[EXERCISE AIM]
Locate the line containing "When considering", then please write out that line and all the lines below it in the entries exactly.

[DATA LISTING]

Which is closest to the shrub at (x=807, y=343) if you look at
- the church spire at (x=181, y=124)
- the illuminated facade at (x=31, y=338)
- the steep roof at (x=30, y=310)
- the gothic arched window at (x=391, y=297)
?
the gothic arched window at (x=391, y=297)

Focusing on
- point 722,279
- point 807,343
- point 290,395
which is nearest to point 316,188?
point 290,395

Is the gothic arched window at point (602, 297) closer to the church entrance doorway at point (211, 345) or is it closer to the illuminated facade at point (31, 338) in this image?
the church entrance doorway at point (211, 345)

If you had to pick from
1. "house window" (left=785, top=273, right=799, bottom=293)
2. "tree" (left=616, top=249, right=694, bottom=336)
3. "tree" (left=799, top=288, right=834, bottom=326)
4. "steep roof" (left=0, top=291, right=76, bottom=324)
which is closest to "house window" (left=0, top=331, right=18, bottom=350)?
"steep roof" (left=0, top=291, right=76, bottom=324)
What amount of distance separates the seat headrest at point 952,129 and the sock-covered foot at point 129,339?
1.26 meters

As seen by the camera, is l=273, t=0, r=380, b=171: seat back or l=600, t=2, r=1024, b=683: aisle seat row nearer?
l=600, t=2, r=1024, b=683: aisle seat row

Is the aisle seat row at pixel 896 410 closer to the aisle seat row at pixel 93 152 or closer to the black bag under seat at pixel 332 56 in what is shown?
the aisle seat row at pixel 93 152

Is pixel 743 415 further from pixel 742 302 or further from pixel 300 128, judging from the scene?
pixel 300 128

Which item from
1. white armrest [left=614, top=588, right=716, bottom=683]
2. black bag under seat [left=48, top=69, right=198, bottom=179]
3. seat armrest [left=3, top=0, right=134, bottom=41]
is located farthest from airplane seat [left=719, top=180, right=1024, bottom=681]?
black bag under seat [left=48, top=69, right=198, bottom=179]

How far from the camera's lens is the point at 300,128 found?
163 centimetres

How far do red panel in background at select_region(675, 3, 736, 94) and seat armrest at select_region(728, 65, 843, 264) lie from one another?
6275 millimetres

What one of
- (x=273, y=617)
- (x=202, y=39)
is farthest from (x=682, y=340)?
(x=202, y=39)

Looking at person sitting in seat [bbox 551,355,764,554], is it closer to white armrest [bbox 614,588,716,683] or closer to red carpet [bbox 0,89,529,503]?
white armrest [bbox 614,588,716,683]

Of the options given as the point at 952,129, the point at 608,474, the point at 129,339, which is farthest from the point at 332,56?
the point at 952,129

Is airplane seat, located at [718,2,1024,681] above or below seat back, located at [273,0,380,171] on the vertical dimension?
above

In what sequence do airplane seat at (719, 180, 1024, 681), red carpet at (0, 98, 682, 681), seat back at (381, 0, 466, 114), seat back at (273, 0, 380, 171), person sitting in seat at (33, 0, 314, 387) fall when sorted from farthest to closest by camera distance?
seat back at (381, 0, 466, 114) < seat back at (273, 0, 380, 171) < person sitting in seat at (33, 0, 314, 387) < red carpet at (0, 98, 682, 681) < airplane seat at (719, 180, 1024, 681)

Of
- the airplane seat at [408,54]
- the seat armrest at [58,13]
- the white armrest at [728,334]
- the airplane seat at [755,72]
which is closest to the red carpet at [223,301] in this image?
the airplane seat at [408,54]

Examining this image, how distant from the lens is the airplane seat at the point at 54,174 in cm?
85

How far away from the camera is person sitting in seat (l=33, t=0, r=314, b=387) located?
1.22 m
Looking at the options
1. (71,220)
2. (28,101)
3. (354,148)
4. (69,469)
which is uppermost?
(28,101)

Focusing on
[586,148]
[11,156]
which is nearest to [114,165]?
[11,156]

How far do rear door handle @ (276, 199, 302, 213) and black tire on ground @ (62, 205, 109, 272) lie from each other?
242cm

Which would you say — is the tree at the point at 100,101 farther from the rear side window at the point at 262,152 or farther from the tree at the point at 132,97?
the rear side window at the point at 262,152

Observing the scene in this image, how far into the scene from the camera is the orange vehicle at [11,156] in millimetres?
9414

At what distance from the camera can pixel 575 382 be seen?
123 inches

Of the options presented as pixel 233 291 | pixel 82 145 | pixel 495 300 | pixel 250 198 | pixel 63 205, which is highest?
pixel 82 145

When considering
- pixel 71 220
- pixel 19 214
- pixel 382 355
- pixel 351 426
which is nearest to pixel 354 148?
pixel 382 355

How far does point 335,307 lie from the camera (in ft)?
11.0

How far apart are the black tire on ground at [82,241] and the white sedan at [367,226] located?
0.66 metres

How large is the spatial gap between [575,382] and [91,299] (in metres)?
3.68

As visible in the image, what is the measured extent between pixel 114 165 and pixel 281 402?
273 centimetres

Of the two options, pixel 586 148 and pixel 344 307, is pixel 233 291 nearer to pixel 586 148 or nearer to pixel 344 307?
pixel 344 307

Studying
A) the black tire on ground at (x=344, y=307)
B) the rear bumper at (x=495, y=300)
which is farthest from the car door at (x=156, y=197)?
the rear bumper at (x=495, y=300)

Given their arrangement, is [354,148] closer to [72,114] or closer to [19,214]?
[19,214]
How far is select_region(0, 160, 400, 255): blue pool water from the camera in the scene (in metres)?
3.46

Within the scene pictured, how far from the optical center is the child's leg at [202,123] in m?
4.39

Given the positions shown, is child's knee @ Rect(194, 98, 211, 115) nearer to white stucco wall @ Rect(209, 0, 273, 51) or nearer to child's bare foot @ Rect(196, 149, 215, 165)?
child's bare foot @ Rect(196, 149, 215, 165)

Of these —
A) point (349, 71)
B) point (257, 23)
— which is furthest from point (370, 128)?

[COMPLETE RESPONSE]
When considering
- pixel 71 220
- pixel 19 214
- pixel 382 355
- pixel 351 426
which is nearest to pixel 354 148?
pixel 382 355

How far does point 335,307 lie from the camera (in ft)?
11.0

How far apart are the black tire on ground at [82,241] and the white sedan at [367,226] located?
0.66 metres

How large is the spatial gap between [575,382] and [91,299] (in metres)?
3.68

As visible in the image, what is the measured extent between pixel 114 165 and pixel 281 402?
273 centimetres

Of the two options, pixel 586 148 and pixel 344 307, is pixel 233 291 nearer to pixel 586 148 or nearer to pixel 344 307?
pixel 344 307

Studying
A) the black tire on ground at (x=344, y=307)
B) the rear bumper at (x=495, y=300)
which is farthest from the car door at (x=156, y=197)?
the rear bumper at (x=495, y=300)

Given their arrangement, is [354,148] closer to [72,114] or closer to [19,214]?
[19,214]
How far is select_region(0, 160, 400, 255): blue pool water from the camera in the scene (in metres)?
3.46

Within the scene pictured, how far from the optical center is the child's leg at [202,123] in m?
4.39

Given the positions shown, is child's knee @ Rect(194, 98, 211, 115) nearer to white stucco wall @ Rect(209, 0, 273, 51) or nearer to child's bare foot @ Rect(196, 149, 215, 165)?
child's bare foot @ Rect(196, 149, 215, 165)

Of these —
A) point (349, 71)
B) point (257, 23)
— which is furthest from point (370, 128)?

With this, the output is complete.